VS Code agent host runs Copilot, Claude, and Codex in a dedicated process
Developers who lean on AI coding agents often keep several editor windows open at once, each tied to its own session. The 1.129 release of Visual Studio Code reworks that setup with a dedicated agent host.

A dedicated process for agent sessions
The agent host is a separate process that runs agent harnesses such as Copilot, Claude, and Codex, built on the Agent Host Protocol. Because a session lives in its own process, one session can connect to and render across several VS Code windows at the same time.
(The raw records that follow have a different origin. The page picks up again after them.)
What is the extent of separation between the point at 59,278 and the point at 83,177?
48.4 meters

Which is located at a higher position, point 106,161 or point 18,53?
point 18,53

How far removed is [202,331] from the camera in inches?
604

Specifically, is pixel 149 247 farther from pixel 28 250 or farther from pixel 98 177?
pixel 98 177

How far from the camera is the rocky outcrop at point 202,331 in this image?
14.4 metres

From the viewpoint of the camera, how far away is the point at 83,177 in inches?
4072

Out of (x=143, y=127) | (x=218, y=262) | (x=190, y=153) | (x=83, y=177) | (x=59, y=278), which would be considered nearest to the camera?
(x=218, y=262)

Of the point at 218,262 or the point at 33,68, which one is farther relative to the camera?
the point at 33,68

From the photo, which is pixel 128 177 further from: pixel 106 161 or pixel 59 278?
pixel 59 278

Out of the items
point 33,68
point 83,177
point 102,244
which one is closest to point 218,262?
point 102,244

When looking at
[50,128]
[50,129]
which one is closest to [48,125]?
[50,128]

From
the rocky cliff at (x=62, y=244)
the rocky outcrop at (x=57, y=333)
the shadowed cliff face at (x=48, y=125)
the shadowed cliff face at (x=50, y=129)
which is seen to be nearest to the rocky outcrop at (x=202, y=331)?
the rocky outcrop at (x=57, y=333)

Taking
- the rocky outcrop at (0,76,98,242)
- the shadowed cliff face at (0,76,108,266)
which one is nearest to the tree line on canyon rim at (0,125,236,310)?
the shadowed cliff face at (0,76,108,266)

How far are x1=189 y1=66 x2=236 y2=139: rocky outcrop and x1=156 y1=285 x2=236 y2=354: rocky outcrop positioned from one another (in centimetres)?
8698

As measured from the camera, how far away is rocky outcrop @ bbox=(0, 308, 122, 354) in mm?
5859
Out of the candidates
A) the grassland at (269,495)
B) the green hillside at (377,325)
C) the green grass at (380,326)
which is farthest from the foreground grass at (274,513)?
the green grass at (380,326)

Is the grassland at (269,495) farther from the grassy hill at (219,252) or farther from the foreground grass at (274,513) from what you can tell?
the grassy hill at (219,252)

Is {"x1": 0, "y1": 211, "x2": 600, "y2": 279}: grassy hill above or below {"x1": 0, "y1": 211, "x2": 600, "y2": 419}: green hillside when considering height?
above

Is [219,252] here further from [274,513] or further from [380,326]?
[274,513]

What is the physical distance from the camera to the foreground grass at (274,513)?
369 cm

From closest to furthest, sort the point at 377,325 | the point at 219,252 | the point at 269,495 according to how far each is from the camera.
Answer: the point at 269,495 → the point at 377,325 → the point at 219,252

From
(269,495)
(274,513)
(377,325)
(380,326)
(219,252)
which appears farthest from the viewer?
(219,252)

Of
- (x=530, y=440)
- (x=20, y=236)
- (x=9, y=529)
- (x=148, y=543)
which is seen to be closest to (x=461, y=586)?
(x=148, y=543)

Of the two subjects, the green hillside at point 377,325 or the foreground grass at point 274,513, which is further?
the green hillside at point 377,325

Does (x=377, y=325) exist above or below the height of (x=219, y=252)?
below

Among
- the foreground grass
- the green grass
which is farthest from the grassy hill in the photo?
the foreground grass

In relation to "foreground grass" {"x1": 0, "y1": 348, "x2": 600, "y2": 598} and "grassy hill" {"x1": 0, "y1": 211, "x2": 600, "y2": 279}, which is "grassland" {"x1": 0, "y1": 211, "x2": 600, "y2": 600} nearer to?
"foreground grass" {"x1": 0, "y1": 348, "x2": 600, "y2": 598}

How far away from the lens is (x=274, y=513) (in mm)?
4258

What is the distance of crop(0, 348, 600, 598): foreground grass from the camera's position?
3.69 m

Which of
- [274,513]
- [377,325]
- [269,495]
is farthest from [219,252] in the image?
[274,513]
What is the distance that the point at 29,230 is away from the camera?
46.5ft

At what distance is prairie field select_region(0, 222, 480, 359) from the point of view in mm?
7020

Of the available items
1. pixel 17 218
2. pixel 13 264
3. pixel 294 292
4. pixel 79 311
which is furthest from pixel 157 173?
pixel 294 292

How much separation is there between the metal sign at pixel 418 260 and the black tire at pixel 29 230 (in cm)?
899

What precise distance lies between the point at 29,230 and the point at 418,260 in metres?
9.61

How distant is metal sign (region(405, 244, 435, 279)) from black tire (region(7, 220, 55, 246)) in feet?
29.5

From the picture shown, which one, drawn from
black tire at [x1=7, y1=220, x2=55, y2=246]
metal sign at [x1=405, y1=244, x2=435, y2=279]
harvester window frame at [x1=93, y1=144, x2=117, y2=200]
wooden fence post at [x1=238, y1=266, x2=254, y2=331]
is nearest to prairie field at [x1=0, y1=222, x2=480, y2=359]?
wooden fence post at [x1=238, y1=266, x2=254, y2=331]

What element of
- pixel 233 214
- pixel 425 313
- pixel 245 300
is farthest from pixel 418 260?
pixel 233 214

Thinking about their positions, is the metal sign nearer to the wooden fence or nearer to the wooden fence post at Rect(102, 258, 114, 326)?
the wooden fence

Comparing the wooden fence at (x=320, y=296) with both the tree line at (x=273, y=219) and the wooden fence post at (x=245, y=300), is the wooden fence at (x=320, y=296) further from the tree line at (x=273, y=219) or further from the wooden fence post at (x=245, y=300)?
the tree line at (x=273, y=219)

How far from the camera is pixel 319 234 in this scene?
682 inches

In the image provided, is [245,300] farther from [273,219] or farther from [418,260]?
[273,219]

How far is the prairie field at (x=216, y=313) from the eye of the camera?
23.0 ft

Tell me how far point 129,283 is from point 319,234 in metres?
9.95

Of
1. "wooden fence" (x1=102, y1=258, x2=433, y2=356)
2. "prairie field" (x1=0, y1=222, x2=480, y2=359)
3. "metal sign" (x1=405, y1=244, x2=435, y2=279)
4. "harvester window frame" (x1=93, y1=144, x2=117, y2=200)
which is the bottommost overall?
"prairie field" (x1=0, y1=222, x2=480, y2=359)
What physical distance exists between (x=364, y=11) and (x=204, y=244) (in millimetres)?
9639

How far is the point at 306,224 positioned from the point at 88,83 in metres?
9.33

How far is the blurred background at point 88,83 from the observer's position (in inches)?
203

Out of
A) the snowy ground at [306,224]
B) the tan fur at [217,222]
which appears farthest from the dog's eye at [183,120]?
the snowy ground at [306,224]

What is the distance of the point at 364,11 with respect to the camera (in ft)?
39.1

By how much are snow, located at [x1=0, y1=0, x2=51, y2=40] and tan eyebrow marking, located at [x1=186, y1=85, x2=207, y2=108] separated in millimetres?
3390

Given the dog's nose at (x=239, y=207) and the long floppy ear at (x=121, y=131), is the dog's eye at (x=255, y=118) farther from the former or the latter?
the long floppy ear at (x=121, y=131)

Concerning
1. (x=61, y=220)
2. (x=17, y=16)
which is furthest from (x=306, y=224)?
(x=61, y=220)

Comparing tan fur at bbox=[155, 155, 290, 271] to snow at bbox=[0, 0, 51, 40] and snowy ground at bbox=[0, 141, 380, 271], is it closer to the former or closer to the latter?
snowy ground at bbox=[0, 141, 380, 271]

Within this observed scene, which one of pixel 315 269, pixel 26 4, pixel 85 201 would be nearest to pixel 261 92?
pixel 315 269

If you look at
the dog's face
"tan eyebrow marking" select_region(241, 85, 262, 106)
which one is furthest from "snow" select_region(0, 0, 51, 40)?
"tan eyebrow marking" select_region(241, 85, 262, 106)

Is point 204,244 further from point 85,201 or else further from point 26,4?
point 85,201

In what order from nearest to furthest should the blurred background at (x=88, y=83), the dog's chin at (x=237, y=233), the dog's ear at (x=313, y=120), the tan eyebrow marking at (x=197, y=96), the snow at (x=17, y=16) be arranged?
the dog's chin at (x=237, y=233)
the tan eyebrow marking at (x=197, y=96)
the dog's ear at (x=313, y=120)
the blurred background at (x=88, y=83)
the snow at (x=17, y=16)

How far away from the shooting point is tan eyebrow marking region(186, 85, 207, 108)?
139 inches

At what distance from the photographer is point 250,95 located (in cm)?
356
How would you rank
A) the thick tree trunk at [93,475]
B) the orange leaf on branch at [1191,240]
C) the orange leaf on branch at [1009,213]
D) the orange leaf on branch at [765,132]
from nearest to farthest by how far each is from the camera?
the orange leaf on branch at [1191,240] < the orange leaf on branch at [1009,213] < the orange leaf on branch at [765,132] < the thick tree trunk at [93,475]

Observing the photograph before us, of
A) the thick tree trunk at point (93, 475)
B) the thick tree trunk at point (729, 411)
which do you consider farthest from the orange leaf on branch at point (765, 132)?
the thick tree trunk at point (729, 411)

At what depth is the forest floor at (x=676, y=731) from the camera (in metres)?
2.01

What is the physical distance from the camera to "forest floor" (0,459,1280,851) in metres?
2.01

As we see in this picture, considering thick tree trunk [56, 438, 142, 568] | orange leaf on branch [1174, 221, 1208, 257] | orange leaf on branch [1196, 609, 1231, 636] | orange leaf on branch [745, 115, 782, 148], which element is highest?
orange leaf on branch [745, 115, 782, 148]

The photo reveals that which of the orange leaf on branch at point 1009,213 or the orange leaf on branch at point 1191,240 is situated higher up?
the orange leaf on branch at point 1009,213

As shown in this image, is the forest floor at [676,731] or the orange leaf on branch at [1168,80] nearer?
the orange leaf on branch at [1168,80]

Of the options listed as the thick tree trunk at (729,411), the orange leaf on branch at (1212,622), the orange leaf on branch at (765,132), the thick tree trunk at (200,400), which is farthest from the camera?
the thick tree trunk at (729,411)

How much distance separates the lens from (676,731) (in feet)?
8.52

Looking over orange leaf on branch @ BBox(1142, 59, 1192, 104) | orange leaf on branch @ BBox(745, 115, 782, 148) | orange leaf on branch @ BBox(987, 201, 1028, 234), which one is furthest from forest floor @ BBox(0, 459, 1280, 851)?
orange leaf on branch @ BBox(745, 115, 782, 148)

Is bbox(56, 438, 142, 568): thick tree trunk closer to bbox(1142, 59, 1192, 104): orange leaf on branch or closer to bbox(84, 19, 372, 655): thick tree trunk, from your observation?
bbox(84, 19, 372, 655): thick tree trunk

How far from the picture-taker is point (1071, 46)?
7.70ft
The Copilot agent inside the host draws on the Copilot SDK, so its behavior lines up with the Copilot CLI, the standalone GitHub Copilot app, and other Copilot products. Opting in means enabling the chat.agentHost.enabled setting, which an organization administrator controls, then choosing a harness from a dropdown.
Reviewing an agent’s output in one pane
A redesigned editor panel in the Agents window folds the editor and the detail area into one docked pane with a shared tab bar. Files and diffs open next to the chat, and a Changes view supports inline and side-by-side diffs, expanding or collapsing every file at once, and a compact diff layout that fits more of a change on screen.
The next step, such as Create Pull Request, sits on the editor tab title. Each session restores its side-pane width, open editors, active editor, and per-file collapsed state across window reloads. This layout is experimental and opt-in through the sessions.layout.singlePaneDetailPanel setting, read once when the window starts.
Agents that manage other agents
Agents on the host gain a set of session-management tools. An agent can list your sessions with their status, workspace, and changes, read another session’s recent conversation, create a new session or chat to hand off a sub-task, and send a message to steer that work. VS Code shows an Open Session pill whenever a tool creates or targets a session. Sending a message to another session asks for confirmation first, an agent cannot message its own chat, and a burst of sends is capped so one request stays contained.
Faster new-session setup
The new-session picker in the Agents window remembers your last agent mode and approvals choices and offers them as defaults for the next task. A single New Worktree checkbox now sets Git worktree isolation, which keeps an agent’s changes in a separate folder until you review and merge them.
Terminal commands, keys, and enterprise sign-in
Chat prompts now accept a ! prefix that runs their contents as terminal commands inside agent host sessions. Bring Your Own Key models work in the Agents window under the Copilot harness. Developers whose Copilot access comes through a GitHub Enterprise instance can now sign in against that host, a path the agent host previously blocked because both the OAuth flow and the token request pointed at github.com.
An experimental Modern UI preview updates the look of the editor workbench and ships on by default in Insiders builds. Custom editors also opt out of diff and merge editors by default now, so a file can open in a custom editor and its diffs open in the built-in text editor. A new customEditorPriority API gives extension authors separate priorities for files, diffs, and merge editors, with a never value that keeps an editor available for manual selection only.